- Texte source -
^^^^^^^^^^^^^^^^
Qu'est-ce que le RBPM (Gestion des correctifs basée sur les risques) ?

Voici la définition qu'en donne notre document « Le guide ultime pour la gestion des correctifs basée sur les risques » :

« La gestion des correctifs basée sur les risques va au-delà des scores CVSS (Common Vulnerability Scoring Systems) et scanners habituels, afin d’identifier et de qualifier les vulnérabilités spécifiques les plus dangereuses pour les périphériques, les données et les utilisateurs d’une entreprise.

Cette extension de la gestion des vulnérabilités basée sur les risques permet d’intégrer un contexte de risques réels dans le processus de gestion des correctifs grâce aux mises à jour prenant en compte les vulnérabilités exploitées connues considérées comme cruciales pour la sécurité d’une entreprise ».

Comment mon entreprise peut-elle intégrer la gestion des correctifs basée sur les risques ?

Pour les entreprises qui souhaitent adopter une approche basée sur les risques pour la gestion des correctifs, le catalogue KEV (Known Exploited Vulnerabilities - Vulnérabilités exploitées connues) de la CISA constitue un bon point de départ. La CISA a fait un grand pas en avant pour faciliter la priorisation des vulnérabilités lorsqu'elle a mis en place la directive opérationnelle contraignante BOD 22-01 et son catalogue KEV.

Lors de sa publication initiale, ce catalogue recensait environ 200 vulnérabilités activement exploitées. Depuis, il s'est considérablement enrichi et compte désormais 900 entrées. 

La CISA établit sa liste en sachant que les vulnérabilités qu'elle contient sont exploitées sur le terrain dans des attaques réelles. Cependant, cette liste a ses défauts, car elle exclut actuellement 131 vulnérabilités associées aux ransomwares.

Le catalogue KEV de la CISA est-il la seule ressource disponible pour la gestion des correctifs basée sur les risques ?

Les entreprises dont les pratiques de gestion des correctifs basée sur les risques sont plus matures ont recours à des méthodologies avancées d’évaluation des risques, à la place ou en complément des scores CVSS. Ces méthodologies affectent un score à chaque vulnérabilité identifiée dans l'environnement de l'entreprise, ce qui permet à cette dernière d'étendre son approche basée sur les risques au-delà du CISA KEV.
^^^^^^^^^^^^^^^^
- Entrées -
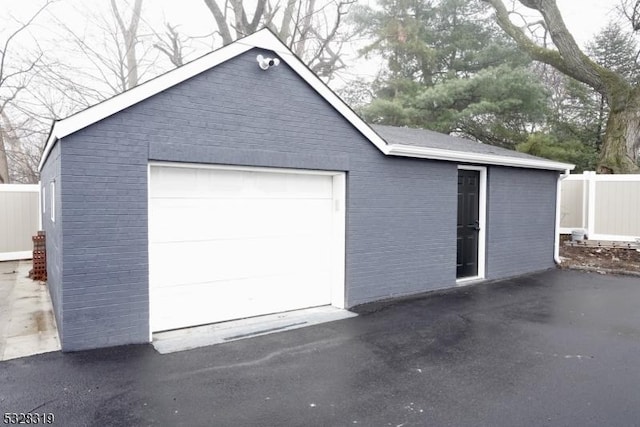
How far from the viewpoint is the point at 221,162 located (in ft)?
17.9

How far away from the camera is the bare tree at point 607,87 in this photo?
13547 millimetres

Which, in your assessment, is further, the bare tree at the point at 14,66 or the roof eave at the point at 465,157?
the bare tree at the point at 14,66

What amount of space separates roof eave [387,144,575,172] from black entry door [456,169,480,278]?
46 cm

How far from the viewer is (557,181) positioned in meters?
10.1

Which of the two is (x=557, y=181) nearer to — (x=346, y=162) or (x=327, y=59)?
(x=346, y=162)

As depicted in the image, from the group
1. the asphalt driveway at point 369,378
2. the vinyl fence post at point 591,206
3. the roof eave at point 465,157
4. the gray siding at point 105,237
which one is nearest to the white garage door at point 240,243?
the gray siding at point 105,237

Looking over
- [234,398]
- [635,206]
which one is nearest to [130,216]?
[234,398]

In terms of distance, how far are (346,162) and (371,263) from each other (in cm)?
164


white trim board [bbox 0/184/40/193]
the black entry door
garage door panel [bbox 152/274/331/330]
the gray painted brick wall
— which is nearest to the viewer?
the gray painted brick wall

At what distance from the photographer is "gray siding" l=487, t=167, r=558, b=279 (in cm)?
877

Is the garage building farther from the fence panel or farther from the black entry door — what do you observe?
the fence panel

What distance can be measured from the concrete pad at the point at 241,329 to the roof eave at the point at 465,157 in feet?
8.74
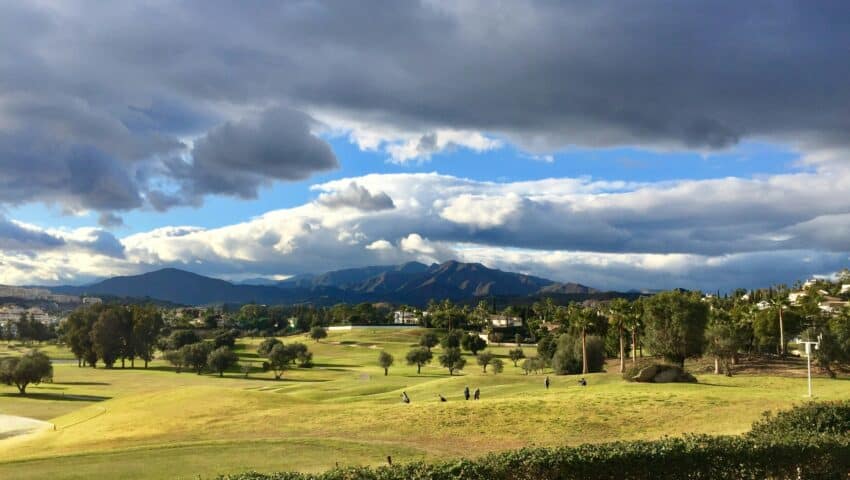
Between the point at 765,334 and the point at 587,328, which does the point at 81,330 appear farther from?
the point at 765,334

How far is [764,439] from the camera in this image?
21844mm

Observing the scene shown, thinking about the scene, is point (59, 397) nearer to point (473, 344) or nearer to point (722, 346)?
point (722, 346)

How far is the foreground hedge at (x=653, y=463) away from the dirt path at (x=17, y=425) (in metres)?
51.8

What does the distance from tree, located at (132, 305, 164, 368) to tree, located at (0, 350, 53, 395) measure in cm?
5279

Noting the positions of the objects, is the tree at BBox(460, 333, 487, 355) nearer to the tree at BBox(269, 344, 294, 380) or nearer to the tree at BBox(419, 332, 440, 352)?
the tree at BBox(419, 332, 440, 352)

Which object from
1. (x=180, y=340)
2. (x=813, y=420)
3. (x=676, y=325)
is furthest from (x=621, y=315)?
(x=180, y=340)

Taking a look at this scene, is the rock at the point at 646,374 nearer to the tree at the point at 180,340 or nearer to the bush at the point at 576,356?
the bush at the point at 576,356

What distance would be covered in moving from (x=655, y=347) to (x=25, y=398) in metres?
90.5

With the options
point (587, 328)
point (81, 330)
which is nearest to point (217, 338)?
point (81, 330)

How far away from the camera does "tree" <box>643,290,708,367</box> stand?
^^^^^^^^^^^^^^^^
- Consigne 1 -
D'après le texte sur la gestion des correctifs, quelle directive la CISA a-t-elle mise en place avec son catalogue KEV ?
- Consigne 2 -
Reprenez le passage du texte sur la gestion des correctifs qui s'ouvre sur « Pour les entreprises » et se clôt sur « et son catalogue KEV. », en remplaçant « un bon point de départ » par « une base solide ».
Les entrées ne sont pas nécessaires ici.

- Réponse 1 -
La directive opérationnelle contraignante BOD 22-01.

- Réponse 2 -
Pour les entreprises qui souhaitent adopter une approche basée sur les risques pour la gestion des correctifs, le catalogue KEV (Known Exploited Vulnerabilities - Vulnérabilités exploitées connues) de la CISA constitue une base solide. La CISA a fait un grand pas en avant pour faciliter la priorisation des vulnérabilités lorsqu'elle a mis en place la directive opérationnelle contraignante BOD 22-01 et son catalogue KEV.